──────── PROVIDED DATA

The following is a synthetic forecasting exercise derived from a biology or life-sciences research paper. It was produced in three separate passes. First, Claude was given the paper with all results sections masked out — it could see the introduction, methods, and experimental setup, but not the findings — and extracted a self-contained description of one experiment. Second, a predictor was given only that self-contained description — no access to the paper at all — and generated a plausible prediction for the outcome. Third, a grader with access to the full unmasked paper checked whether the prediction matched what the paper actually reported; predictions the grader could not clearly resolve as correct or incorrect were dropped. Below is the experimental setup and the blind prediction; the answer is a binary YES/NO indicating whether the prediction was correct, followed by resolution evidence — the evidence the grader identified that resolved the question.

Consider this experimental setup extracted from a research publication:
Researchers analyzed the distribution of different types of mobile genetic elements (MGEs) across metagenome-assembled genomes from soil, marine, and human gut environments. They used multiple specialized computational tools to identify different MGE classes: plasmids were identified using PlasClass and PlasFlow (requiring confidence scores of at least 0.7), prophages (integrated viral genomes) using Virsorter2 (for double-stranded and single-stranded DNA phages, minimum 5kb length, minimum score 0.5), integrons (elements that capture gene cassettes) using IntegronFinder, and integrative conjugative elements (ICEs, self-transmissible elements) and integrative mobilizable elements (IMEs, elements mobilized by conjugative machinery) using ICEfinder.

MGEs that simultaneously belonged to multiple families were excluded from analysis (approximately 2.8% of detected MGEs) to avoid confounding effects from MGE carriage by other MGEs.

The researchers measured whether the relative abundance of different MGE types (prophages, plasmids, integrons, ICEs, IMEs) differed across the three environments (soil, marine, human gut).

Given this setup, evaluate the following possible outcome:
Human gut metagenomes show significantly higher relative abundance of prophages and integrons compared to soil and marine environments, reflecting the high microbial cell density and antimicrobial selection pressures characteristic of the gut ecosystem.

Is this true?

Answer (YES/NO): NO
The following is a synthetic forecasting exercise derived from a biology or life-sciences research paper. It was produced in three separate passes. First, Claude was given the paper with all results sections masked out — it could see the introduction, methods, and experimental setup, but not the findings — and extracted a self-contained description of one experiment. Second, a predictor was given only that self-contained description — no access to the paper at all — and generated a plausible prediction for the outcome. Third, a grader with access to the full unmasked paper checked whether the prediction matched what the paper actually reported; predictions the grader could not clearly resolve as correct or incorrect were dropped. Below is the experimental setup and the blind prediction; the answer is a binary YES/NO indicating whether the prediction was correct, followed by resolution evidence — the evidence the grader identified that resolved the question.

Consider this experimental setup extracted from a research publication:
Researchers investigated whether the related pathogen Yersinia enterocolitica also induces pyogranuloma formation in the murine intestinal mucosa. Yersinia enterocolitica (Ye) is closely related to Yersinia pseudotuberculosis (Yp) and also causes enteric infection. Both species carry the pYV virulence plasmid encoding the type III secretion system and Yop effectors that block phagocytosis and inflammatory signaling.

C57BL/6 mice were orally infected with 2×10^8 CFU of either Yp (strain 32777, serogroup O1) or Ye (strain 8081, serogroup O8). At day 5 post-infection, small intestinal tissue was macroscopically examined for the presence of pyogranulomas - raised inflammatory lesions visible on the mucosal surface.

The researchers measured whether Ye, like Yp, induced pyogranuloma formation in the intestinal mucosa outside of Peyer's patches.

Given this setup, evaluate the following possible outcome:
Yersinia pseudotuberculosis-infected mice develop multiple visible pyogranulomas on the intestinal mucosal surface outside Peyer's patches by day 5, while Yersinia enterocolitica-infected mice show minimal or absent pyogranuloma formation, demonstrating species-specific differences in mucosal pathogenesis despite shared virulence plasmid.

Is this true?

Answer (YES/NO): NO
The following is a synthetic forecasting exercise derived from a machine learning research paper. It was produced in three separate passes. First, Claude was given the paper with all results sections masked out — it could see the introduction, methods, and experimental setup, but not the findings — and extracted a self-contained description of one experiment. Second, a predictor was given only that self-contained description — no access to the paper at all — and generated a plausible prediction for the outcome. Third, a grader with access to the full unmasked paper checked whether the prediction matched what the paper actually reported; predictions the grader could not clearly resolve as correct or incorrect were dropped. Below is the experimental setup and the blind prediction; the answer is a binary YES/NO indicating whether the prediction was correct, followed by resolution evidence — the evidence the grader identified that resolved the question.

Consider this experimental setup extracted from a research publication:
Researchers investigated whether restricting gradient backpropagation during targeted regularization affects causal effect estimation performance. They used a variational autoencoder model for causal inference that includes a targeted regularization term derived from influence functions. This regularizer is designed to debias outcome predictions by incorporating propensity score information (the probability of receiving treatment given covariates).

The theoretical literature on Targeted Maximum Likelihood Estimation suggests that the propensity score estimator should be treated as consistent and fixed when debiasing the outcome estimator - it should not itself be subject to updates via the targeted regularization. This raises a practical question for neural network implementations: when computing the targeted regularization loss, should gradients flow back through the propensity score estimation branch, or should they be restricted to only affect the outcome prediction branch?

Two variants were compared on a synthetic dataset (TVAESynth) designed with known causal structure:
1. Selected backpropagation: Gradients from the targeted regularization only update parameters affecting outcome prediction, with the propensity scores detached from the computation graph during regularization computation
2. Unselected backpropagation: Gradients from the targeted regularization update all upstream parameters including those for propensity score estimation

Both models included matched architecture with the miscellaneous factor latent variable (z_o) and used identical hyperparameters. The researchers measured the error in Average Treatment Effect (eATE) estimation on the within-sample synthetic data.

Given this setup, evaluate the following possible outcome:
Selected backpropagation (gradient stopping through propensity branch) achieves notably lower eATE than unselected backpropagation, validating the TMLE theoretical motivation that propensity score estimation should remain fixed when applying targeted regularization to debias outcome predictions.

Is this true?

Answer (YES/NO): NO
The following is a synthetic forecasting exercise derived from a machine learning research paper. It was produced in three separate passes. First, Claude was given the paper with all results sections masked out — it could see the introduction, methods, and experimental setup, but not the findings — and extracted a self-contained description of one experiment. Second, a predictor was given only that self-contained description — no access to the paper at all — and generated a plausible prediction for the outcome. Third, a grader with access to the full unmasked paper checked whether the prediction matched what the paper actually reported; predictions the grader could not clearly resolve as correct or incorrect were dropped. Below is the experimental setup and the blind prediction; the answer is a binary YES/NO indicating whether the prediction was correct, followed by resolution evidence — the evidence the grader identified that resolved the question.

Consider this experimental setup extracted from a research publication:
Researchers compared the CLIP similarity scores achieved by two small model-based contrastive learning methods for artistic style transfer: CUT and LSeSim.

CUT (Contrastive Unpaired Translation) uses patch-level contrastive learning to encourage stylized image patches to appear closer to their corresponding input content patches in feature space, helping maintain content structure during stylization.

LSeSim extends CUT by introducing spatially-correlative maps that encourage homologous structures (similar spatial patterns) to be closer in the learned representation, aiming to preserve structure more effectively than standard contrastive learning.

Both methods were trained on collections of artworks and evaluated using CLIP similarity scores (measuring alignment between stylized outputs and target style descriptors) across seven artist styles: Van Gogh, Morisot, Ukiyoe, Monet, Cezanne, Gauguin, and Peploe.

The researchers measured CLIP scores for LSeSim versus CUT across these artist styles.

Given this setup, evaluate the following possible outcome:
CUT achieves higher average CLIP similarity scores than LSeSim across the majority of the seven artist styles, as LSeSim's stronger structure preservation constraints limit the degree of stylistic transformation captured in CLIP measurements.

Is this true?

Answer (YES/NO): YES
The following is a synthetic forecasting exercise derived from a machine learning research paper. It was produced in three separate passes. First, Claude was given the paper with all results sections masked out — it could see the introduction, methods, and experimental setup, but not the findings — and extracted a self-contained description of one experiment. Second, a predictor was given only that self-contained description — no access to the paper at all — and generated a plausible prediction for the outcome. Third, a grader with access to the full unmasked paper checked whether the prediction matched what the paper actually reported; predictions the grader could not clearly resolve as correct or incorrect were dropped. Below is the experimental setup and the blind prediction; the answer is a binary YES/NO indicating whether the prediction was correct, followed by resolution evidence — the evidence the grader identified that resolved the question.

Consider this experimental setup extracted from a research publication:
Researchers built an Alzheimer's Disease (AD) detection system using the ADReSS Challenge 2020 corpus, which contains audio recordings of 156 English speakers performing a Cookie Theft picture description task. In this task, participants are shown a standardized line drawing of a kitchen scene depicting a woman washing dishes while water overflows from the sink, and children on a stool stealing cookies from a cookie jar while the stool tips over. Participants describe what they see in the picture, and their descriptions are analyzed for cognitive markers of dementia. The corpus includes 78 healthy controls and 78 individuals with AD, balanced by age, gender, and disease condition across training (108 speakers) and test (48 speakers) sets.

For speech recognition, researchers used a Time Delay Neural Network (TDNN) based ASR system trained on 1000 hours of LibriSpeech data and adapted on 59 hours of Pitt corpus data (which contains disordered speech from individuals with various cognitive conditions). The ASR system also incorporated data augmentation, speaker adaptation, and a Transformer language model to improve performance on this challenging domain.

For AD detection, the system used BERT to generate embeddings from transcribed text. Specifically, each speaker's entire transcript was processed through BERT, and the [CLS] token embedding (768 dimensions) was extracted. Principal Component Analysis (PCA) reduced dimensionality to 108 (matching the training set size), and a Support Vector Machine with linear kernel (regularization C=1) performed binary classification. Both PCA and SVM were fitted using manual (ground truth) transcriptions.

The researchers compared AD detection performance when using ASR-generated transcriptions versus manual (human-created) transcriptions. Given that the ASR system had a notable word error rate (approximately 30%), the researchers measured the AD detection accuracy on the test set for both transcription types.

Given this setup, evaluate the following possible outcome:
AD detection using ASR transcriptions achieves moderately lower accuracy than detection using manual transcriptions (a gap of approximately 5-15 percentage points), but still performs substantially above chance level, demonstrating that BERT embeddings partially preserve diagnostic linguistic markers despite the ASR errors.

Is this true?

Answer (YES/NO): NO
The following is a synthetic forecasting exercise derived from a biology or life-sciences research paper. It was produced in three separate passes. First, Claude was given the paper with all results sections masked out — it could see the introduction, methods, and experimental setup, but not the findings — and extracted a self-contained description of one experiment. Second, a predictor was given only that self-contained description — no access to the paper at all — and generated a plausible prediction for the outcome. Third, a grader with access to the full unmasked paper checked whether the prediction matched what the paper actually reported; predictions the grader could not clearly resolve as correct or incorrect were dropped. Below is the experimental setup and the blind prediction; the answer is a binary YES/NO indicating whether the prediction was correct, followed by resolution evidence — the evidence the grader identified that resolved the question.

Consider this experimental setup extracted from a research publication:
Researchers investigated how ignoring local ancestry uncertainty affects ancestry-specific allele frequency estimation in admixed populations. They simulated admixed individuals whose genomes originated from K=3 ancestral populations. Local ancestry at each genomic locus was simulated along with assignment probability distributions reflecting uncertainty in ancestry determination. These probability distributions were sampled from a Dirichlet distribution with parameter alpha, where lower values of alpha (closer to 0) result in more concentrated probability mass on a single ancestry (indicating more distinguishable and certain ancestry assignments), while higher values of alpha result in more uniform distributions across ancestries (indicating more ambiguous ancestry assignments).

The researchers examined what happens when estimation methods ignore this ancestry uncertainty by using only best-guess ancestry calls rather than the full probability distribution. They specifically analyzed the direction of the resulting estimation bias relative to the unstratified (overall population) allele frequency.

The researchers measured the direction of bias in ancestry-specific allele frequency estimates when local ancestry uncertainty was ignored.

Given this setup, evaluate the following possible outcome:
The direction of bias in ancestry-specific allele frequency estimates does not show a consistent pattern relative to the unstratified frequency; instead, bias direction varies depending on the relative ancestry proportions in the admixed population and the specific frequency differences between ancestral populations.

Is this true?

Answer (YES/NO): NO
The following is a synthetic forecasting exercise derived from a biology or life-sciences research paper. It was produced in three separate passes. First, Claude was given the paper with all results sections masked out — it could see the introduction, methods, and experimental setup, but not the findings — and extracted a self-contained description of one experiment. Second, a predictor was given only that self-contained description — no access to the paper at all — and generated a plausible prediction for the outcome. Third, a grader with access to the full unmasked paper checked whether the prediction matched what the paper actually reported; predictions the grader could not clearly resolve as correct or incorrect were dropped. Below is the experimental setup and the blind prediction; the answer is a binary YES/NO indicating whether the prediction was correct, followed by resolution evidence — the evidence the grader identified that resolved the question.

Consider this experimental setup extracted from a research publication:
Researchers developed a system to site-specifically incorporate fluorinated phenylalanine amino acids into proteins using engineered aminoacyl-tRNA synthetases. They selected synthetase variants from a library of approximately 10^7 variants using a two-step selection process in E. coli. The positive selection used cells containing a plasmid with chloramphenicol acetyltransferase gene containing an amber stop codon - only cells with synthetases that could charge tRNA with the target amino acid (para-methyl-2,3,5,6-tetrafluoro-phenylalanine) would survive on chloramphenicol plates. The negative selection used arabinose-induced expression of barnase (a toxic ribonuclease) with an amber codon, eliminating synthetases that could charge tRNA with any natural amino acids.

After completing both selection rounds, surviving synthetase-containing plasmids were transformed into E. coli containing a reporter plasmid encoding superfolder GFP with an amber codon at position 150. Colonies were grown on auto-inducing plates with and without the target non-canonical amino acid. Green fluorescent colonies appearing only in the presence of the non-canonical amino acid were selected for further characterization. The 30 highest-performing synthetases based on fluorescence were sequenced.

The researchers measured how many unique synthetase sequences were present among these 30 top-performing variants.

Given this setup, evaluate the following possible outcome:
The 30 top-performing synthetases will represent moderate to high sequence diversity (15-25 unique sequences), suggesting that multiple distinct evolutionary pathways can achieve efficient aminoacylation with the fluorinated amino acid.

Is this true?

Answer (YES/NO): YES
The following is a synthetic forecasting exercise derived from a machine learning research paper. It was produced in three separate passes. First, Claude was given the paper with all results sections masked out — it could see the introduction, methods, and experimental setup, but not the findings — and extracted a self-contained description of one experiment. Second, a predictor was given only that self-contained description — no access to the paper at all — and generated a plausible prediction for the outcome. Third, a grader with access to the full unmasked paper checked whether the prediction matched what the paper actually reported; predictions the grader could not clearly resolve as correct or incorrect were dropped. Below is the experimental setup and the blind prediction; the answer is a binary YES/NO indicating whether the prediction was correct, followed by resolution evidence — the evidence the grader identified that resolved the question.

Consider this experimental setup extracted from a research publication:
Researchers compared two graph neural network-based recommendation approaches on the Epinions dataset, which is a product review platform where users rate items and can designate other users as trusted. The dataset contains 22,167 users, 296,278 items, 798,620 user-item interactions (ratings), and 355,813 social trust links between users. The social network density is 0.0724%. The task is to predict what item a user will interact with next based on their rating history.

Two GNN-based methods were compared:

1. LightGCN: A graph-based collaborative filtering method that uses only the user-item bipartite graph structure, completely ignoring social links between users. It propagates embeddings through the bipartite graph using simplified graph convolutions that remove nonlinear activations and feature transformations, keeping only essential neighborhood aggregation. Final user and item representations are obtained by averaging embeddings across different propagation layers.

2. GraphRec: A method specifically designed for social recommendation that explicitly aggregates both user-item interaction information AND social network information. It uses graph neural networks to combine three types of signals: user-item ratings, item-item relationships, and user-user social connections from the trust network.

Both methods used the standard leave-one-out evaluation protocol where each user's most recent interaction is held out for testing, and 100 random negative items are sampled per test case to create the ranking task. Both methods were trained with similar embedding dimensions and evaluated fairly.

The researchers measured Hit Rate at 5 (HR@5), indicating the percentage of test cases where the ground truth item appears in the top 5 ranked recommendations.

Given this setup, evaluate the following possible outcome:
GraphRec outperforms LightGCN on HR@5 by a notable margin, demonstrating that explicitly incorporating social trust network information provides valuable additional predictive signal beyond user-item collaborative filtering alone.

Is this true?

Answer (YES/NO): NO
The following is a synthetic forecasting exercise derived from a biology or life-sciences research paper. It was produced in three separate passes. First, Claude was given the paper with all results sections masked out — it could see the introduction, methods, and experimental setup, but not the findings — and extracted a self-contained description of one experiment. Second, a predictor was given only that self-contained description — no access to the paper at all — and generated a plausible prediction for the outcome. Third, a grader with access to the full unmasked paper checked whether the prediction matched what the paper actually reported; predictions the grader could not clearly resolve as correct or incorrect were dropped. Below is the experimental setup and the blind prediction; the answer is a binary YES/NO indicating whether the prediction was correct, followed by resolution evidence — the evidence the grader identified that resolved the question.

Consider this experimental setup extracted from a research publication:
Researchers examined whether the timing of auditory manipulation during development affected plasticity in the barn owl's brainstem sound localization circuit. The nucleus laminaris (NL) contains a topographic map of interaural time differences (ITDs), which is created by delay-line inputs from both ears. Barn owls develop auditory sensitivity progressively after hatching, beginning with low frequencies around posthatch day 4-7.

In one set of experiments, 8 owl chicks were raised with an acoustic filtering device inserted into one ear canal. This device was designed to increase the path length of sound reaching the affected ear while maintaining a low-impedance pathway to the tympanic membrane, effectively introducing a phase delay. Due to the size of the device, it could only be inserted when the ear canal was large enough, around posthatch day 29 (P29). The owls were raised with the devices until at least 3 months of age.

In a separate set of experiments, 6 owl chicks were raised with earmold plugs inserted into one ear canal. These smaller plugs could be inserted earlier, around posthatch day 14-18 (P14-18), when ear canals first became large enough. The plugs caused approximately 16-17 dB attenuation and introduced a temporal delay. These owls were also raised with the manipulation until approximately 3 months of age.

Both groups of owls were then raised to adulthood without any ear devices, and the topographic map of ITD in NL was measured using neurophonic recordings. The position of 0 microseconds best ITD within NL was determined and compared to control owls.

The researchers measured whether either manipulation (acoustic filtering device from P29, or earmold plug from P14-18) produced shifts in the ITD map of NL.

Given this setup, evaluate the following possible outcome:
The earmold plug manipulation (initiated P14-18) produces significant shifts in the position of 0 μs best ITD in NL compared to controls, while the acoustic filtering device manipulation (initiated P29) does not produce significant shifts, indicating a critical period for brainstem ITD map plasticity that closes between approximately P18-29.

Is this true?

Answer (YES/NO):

────────────────

TASK STATEMENT: Each line from the top of the material above through the line containing "Researchers analyzed the" must be output exactly, and no other line.

RESPONSE TO THE TASK:
The following is a synthetic forecasting exercise derived from a biology or life-sciences research paper. It was produced in three separate passes. First, Claude was given the paper with all results sections masked out — it could see the introduction, methods, and experimental setup, but not the findings — and extracted a self-contained description of one experiment. Second, a predictor was given only that self-contained description — no access to the paper at all — and generated a plausible prediction for the outcome. Third, a grader with access to the full unmasked paper checked whether the prediction matched what the paper actually reported; predictions the grader could not clearly resolve as correct or incorrect were dropped. Below is the experimental setup and the blind prediction; the answer is a binary YES/NO indicating whether the prediction was correct, followed by resolution evidence — the evidence the grader identified that resolved the question.

Consider this experimental setup extracted from a research publication:
Researchers analyzed the distribution of different types of mobile genetic elements (MGEs) across metagenome-assembled genomes from soil, marine, and human gut environments. They used multiple specialized computational tools to identify different MGE classes: plasmids were identified using PlasClass and PlasFlow (requiring confidence scores of at least 0.7), prophages (integrated viral genomes) using Virsorter2 (for double-stranded and single-stranded DNA phages, minimum 5kb length, minimum score 0.5), integrons (elements that capture gene cassettes) using IntegronFinder, and integrative conjugative elements (ICEs, self-transmissible elements) and integrative mobilizable elements (IMEs, elements mobilized by conjugative machinery) using ICEfinder.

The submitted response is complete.